Yokozuna Hakuho wins the May 2017 Grand Sumo Tournament in Tokyo, earning his 38th top-division championship with a perfect record of 15-0. Over the course of fifteen wins he used seven different kimarite (winning techniques): yorikiri (5), hatakikomi (2), uwatenage (2), uwatedashinage (2), yoritaoshi (2), uwatehineri, and oshidashi. Congrats to the champ!
The referee calls a false start between Tamawashi and Goeido after their first attempt at a tachiai, and the second time around is all Tamawashi. He holds his ground at the initial charge, then grabs Goeido by the back of the head and yanks him down to the ground. Goeido is susceptible to pulling techniques, and Tamawashi played him like a drum. The Ozeki finishes with a meh 9-6 record, and Tamawashi should be very happy with his 10-5.
After a thundering tachiai from both men sends vibrations through the dohyo, Goeido takes over and pushes Harumafuji all the way to the other side of the ring. Harumafuji gets his foot planted in the cut-out tokudawara and escapes to the side, but when he charges forward he comes in too low and Goeido slaps him down. It’s all academic as Hakuho has already clinched the championship, but Goeido earns his ninth win of the tournament, a good sign after a losing record last time out. Harumafuji, finishing the day at 11-3, will go up against fellow Yokozuna Hakuho tomorrow on the last day.

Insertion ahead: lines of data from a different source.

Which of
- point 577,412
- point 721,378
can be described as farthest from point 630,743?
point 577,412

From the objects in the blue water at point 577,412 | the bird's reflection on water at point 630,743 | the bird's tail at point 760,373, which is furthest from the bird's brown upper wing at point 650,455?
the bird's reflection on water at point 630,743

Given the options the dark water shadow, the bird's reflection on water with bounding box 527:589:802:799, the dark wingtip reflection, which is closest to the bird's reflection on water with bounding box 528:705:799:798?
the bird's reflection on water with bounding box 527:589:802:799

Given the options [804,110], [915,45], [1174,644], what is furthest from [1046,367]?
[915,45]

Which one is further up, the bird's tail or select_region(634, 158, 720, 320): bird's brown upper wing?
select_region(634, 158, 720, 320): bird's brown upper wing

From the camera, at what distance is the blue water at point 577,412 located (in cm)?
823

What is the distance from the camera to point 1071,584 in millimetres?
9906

Takayasu proves his mettle against Harumafuji, recovering nicely after whiffing on an overarm throw that lets the Yokozuna get behind him. Spinning back to face Harumafuji just in time to absorb a hand to the throat, Takayasu holds his ground before slapping down hard just as Harumafuji charges. The Yokozuna tumbles off the dohyo and Takayasu remains standing. This brings to three the number of wrestlers at 11-2 (Harumafuji, Terunofuji, and Takayasu), the only men still with a chance to deny Hakuho his 38th championship.
Ura goes low at the tachiai with a step to the left, and then tries to grab onto Ikioi’s legs. But Ikioi steps back just out of reach and pushes down on Ura’s back. With nothing to hold onto, Ura falls to a record of 10-3 and out of title contention. Ikioi picks up his ninth win.

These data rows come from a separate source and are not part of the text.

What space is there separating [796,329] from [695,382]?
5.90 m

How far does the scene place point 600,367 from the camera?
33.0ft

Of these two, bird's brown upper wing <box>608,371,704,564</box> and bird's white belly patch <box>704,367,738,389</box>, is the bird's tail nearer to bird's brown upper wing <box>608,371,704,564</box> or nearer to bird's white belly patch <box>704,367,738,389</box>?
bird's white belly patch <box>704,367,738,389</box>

Somehow I doubt Yokozuna Hakuho bothers with watching tape of his upcoming opponents, but Tochiozan lost yesterday in almost identical fashion. Hakuho puts his left hand in Tochiozan’s face as a distraction, to block Tochiozan’s vision from the big right shoulder that follows. Tochiozan survives the blow and hangs in there until Hakuho slaps down and drives him into the clay by hatakikomi. Still perfect at 12-0 and in sole possession of the tournament lead, a win by Hakuho tomorrow will eliminate all but five wrestlers from championship contention: Yokozuna Hakuho (12-0), Yokozuna Harumafuji (11-1), Ozeki Terunofuji, Sekiwake Takayasu, and M10 Ura (all 10-2). Harumafuji’s Day 12 bout was a no-contest victory over Takanoiwa, who had to drop out due to injury.
Tochiozan wants none of what Takayasu brought today. Takayasu owns the tachiai, and a simple slap down sends Tochiozan sprawling. At 9-2, Takayasu is still in the thick of the title hunt, and one win away from probably Ozeki promotion next tournament.